Wow. This was about as close as Mr. Robot can get to a 5/5 episode without quite earning such a score. Quick tangent; one thing Breaking Bad did better than any show I’ve ever seen was simultaneously delight and infuriate with cliffhangers. Vince Gilligan and his incredibly talented crew knew how to give just enough information to satisfy while also ending episodes with infuriatingly teasing and tense scenes that guaranteed you watch next week. It made for fantastic television. So when I say that this episode managed the same kind of tension and cliffhanger that reminds me of Breaking Bad, I’m definitely giving a compliment. Those last 15 minutes are the closest thing to that kind of tension I’ve felt since that show ended its run. Yet, they are also the reason I can’t quite give this a perfect score.

:::::

# Task to complete
Check each statement against the Mr. Robot review above and answer yes or no, quoting the words that decide it. (a) The reviewer gives the episode a perfect score. (b) The reviewer says Vince Gilligan's crew ended episodes with tense scenes. (c) The reviewer means the comparison to Breaking Bad as a criticism.

# Dataset extract
:::::

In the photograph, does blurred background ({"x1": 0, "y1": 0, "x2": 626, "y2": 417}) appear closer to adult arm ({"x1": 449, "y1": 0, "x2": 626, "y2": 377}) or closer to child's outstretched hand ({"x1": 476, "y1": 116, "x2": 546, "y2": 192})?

:::::

# The result
(a) No: "I can’t quite give this a perfect score."
(b) Yes: "ending episodes with infuriatingly teasing and tense scenes"
(c) No: "I’m definitely giving a compliment."